Tue Jul 15, 2014, 05:11 PM
Jul 2014

I read the first paragraph and said "ok". Then he turned and went straight into allocation of resources...what does that have to do with MPC?

And this is where the stupid burns...the private sector does build infrastructure!!!! Government only awards the contracts....now if you want to say the contract awarding is messed up....well that's a separate issue. The entire argument is a fallacy. And the reason the private sector does not build infrastructure by itself, excluding the government...because it is inefficient for them to do so. Why on earth would a company build a road that a competitor might use? Better yet, how about competition in the electric market? Does 10 different power lines connected to your house and you using 10 different switches to decide which power company you want to use make sense? Or make it a more efficient use of resources?
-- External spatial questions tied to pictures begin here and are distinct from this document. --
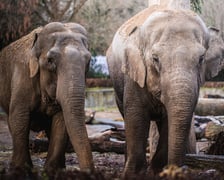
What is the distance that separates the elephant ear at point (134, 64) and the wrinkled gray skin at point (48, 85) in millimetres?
526

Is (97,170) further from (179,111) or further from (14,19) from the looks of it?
(14,19)

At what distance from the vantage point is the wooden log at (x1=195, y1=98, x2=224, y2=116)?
20734 mm

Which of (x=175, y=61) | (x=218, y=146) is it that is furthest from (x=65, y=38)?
(x=218, y=146)

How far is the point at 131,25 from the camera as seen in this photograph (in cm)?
934

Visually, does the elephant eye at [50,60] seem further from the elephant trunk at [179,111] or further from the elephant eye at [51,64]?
the elephant trunk at [179,111]

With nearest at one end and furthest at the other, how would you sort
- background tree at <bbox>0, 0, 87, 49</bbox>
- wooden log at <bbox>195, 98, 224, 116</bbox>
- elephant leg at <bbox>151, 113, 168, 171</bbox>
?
elephant leg at <bbox>151, 113, 168, 171</bbox>
background tree at <bbox>0, 0, 87, 49</bbox>
wooden log at <bbox>195, 98, 224, 116</bbox>

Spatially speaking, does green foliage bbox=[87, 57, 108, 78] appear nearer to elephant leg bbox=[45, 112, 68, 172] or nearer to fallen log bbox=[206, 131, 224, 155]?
fallen log bbox=[206, 131, 224, 155]

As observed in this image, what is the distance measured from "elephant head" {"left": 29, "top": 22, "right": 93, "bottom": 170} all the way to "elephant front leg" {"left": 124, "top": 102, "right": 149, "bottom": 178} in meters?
0.93

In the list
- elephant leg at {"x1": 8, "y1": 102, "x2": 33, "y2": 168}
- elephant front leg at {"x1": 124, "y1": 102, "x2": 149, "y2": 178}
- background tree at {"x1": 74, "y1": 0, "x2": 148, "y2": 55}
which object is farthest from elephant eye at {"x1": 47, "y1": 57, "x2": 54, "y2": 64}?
background tree at {"x1": 74, "y1": 0, "x2": 148, "y2": 55}

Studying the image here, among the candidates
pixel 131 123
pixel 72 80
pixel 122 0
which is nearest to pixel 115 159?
pixel 131 123

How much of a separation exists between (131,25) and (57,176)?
5489mm

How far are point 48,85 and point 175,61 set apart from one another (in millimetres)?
2083

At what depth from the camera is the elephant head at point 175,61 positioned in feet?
23.2

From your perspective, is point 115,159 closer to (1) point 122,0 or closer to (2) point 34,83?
(2) point 34,83
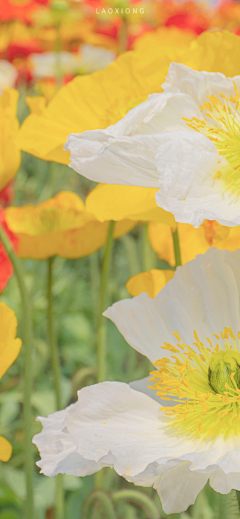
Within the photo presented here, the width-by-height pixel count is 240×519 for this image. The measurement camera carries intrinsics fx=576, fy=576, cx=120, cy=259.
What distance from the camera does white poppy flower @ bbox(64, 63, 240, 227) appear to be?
25cm

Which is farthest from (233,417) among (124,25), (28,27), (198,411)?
(28,27)

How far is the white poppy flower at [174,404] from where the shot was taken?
0.26 meters

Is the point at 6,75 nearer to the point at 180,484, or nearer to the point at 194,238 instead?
the point at 194,238

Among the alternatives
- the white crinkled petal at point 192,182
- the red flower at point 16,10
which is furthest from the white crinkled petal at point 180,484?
the red flower at point 16,10

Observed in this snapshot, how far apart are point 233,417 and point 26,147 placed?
0.76ft

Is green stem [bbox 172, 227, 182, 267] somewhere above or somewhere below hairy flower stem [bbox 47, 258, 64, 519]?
above

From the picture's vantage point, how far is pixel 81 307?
1.28 meters

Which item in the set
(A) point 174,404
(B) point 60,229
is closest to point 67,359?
(B) point 60,229

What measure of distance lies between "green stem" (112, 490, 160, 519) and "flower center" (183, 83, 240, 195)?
234 mm

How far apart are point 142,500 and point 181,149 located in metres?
0.26

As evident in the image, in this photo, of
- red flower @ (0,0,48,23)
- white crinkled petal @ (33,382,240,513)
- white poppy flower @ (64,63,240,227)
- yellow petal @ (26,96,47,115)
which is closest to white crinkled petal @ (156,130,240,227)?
white poppy flower @ (64,63,240,227)

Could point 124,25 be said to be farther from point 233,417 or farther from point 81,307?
point 233,417

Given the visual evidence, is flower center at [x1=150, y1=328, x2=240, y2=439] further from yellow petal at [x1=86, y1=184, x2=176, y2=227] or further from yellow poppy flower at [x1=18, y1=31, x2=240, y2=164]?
yellow poppy flower at [x1=18, y1=31, x2=240, y2=164]

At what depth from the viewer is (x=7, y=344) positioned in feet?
1.15
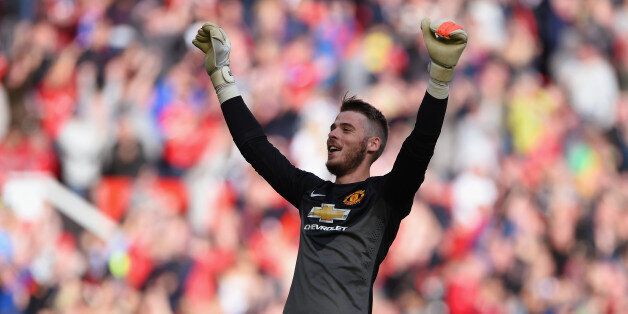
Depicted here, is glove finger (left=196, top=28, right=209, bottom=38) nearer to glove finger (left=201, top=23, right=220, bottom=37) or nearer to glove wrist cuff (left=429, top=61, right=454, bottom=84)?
glove finger (left=201, top=23, right=220, bottom=37)

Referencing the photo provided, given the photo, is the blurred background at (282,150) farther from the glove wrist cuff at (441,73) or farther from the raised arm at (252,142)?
the glove wrist cuff at (441,73)

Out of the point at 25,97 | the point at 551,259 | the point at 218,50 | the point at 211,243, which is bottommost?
the point at 551,259

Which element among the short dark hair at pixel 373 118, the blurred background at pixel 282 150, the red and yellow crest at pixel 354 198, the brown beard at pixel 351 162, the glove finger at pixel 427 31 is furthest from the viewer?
the blurred background at pixel 282 150

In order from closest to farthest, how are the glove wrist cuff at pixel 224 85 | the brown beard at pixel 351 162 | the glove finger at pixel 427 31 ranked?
the glove finger at pixel 427 31, the brown beard at pixel 351 162, the glove wrist cuff at pixel 224 85

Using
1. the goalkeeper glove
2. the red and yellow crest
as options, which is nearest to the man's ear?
the red and yellow crest

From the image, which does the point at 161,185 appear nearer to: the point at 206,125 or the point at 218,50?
the point at 206,125

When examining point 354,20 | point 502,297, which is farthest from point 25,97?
point 502,297

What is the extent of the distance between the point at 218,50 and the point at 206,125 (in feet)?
19.7

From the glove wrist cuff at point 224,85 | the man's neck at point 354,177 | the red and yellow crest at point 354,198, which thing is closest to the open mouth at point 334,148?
the man's neck at point 354,177

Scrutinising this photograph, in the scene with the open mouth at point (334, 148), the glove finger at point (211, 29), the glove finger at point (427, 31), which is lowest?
the open mouth at point (334, 148)

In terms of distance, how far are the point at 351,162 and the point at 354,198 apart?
0.21m

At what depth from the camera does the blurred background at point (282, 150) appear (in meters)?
10.5

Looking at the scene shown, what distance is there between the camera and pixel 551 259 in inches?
514

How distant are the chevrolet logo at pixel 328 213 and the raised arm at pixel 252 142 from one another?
197 millimetres
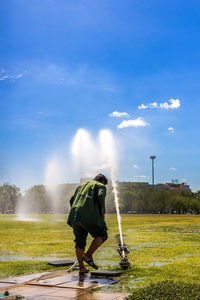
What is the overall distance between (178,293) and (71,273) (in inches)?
123

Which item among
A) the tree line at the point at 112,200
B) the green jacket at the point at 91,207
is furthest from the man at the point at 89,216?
the tree line at the point at 112,200

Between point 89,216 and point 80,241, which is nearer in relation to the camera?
point 89,216

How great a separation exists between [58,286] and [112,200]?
3338 inches

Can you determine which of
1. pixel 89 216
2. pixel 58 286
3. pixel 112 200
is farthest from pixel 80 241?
pixel 112 200

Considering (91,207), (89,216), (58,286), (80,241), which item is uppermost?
(91,207)

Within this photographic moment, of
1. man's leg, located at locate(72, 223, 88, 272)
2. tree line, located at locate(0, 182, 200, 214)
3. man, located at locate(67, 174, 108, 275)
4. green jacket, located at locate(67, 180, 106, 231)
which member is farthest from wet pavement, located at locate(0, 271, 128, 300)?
tree line, located at locate(0, 182, 200, 214)

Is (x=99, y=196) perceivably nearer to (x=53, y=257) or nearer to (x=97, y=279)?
(x=97, y=279)

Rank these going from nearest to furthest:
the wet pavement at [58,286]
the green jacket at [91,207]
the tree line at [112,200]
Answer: the wet pavement at [58,286], the green jacket at [91,207], the tree line at [112,200]

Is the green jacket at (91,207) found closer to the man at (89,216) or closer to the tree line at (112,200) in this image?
the man at (89,216)

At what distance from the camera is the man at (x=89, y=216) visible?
8039 millimetres

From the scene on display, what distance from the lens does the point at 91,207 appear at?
805 centimetres

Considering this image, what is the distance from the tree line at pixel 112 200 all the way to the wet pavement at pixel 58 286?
78558mm

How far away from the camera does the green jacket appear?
316 inches

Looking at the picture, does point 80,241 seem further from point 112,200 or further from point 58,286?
point 112,200
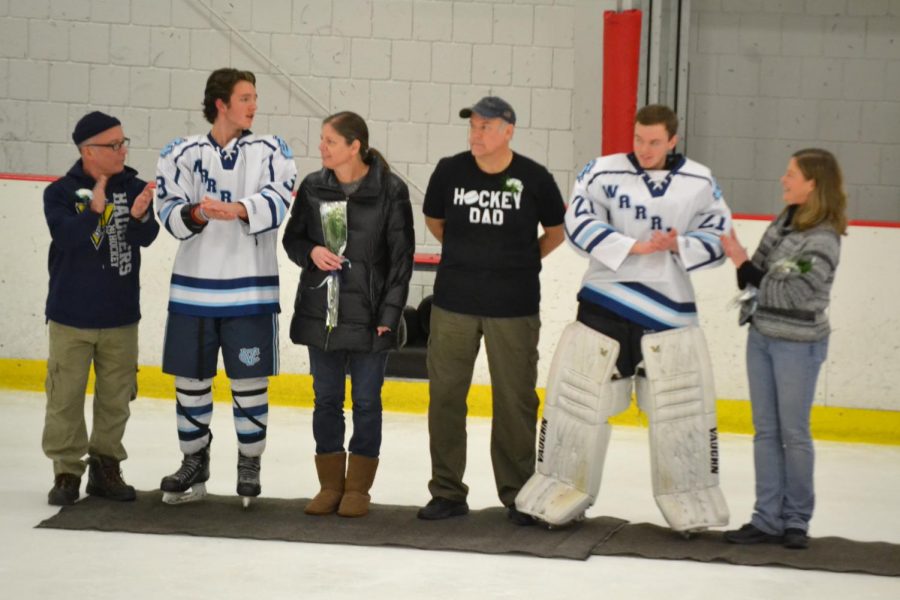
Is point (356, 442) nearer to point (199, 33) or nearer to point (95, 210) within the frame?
point (95, 210)

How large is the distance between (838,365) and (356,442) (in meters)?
2.67

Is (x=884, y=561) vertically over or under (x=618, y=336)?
under

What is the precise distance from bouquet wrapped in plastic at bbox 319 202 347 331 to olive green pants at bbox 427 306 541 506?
0.33 metres

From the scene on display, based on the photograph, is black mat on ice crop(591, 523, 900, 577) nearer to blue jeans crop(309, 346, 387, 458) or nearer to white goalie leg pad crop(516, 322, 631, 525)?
white goalie leg pad crop(516, 322, 631, 525)

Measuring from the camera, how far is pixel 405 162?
26.0ft

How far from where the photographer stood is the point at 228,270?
4.42m

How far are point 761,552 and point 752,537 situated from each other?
4.3 inches

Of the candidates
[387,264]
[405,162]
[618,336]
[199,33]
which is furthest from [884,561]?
[199,33]

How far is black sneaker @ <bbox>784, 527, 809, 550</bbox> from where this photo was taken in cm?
418

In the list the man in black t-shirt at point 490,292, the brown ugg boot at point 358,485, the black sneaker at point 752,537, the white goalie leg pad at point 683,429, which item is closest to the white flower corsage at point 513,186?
the man in black t-shirt at point 490,292

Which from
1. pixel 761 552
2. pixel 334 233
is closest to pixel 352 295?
pixel 334 233

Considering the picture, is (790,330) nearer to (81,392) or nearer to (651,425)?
(651,425)

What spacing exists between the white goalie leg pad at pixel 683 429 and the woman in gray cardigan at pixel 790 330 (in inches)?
5.1

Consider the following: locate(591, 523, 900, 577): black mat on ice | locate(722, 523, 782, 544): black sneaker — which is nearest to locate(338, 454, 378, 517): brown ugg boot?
locate(591, 523, 900, 577): black mat on ice
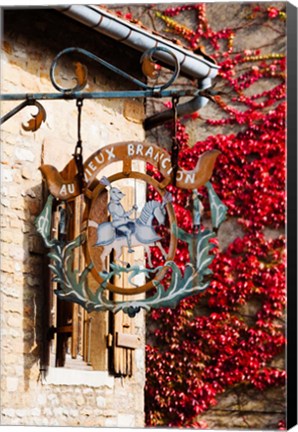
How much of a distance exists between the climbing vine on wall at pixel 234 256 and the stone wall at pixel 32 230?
1.66 m

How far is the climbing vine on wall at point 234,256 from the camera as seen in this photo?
10.6 meters

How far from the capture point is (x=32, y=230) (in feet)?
28.2

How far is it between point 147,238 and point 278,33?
3077mm

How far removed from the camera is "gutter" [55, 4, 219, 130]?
870 centimetres

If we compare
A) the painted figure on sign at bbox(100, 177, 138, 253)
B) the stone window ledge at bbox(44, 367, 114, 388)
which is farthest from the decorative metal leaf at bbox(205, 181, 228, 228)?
the stone window ledge at bbox(44, 367, 114, 388)

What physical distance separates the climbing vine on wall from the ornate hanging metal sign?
88.1 inches

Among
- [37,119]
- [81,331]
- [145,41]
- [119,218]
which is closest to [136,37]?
[145,41]

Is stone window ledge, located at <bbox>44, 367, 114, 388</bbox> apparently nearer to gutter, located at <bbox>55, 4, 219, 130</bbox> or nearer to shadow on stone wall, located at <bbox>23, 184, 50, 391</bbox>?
shadow on stone wall, located at <bbox>23, 184, 50, 391</bbox>

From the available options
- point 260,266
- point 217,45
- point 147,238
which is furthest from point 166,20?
point 147,238

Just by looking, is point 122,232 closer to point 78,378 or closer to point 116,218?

And Keynes also wanted a world international reserve currency so no one nation would become the reserve currency and use its power over it (which was opposed by the US Government...which was about to become the world reserve currency)....oh and the reason Nixon took us off the Gold standard...it was about to collapse.

And the inflation bull shit....well...its bull shit. I could explain but have other things to do.